Records for the task below:
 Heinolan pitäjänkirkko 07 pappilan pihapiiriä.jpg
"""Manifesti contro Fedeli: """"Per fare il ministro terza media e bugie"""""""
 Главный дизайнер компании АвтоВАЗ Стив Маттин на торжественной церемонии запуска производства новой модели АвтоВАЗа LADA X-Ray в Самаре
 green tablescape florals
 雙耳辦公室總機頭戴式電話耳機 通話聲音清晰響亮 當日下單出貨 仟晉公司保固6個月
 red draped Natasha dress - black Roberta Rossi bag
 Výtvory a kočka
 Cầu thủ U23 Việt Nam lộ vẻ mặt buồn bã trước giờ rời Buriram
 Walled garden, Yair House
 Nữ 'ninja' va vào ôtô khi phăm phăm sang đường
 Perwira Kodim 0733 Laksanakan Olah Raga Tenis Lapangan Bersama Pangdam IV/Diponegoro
End of Records for the task.
Records for the task below:
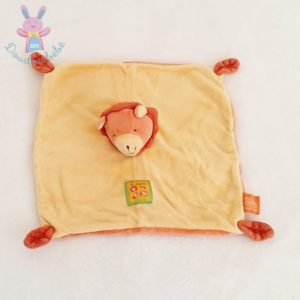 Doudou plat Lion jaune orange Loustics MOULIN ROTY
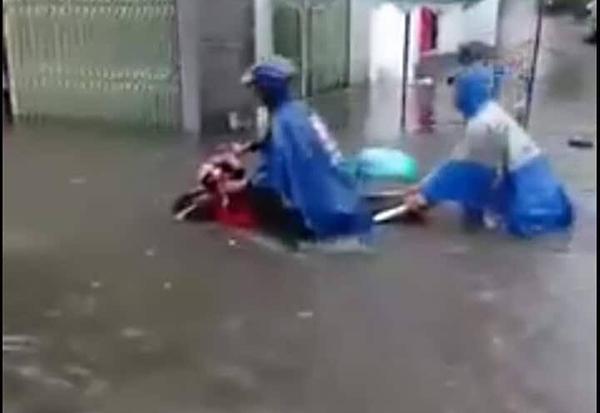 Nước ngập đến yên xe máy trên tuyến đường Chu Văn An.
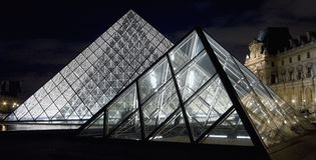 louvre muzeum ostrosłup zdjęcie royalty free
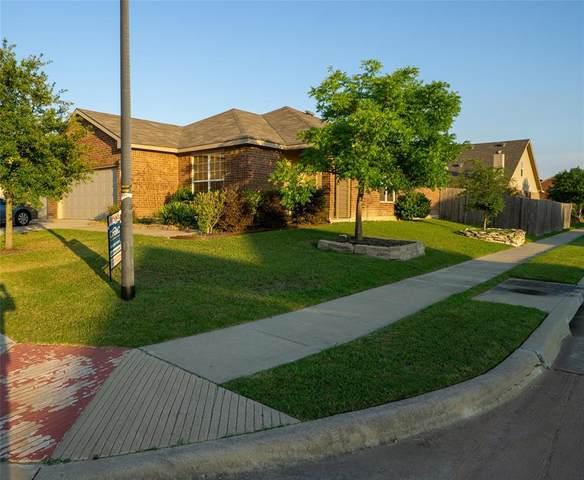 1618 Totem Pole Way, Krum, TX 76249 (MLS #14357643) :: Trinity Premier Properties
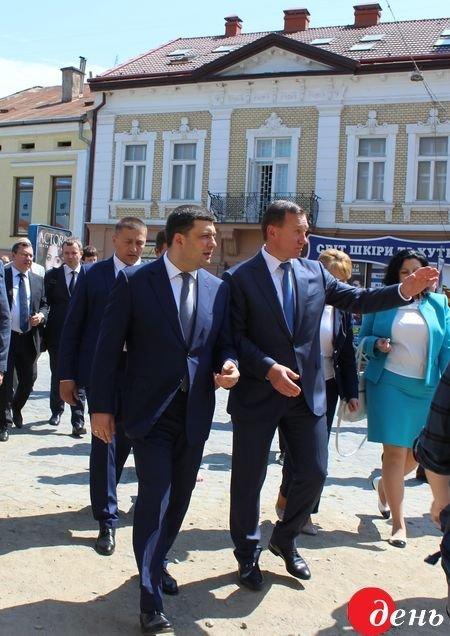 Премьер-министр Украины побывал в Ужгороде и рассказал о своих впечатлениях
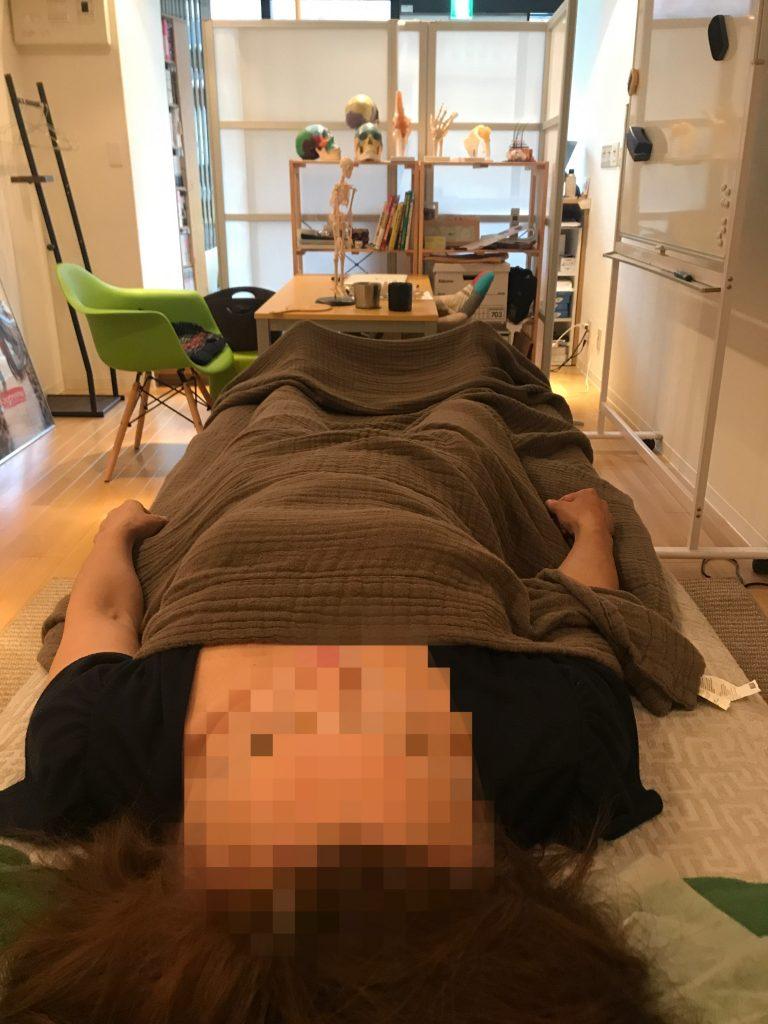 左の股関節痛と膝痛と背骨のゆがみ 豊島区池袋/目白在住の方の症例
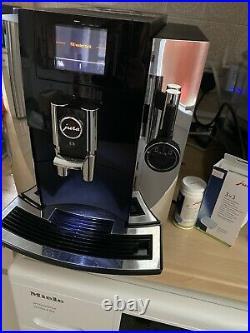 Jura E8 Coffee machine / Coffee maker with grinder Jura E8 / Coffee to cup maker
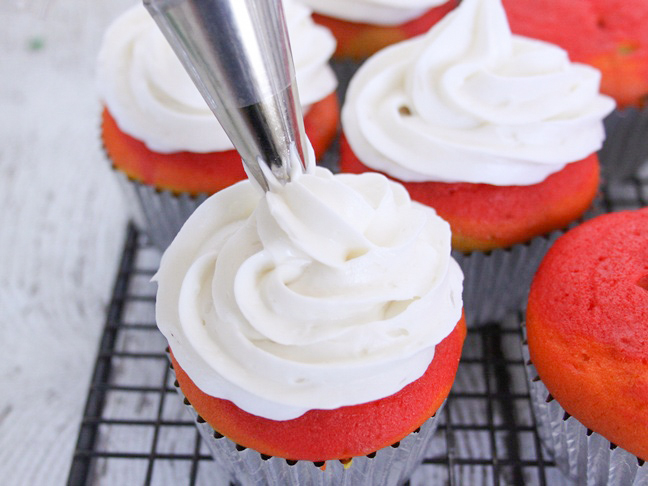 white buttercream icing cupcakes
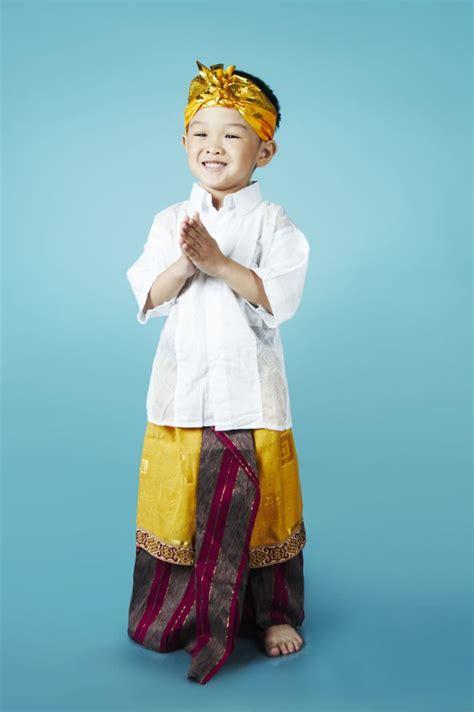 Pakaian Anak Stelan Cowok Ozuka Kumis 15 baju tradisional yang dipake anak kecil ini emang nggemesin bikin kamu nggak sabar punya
End of Records for the task.
▶ [Work instructions] Only one stretch of the listing above is to be duplicated: the lines from the one containing "1618 Totem Pole" through the one containing "Pakaian Anak Stelan", both included. Copy them exactly, minus the pictures.

▶ [Answer box]
 1618 Totem Pole Way, Krum, TX 76249 (MLS #14357643) :: Trinity Premier Properties
 Премьер-министр Украины побывал в Ужгороде и рассказал о своих впечатлениях
 左の股関節痛と膝痛と背骨のゆがみ 豊島区池袋/目白在住の方の症例
 Jura E8 Coffee machine / Coffee maker with grinder Jura E8 / Coffee to cup maker
 white buttercream icing cupcakes
 Pakaian Anak Stelan Cowok Ozuka Kumis 15 baju tradisional yang dipake anak kecil ini emang nggemesin bikin kamu nggak sabar punya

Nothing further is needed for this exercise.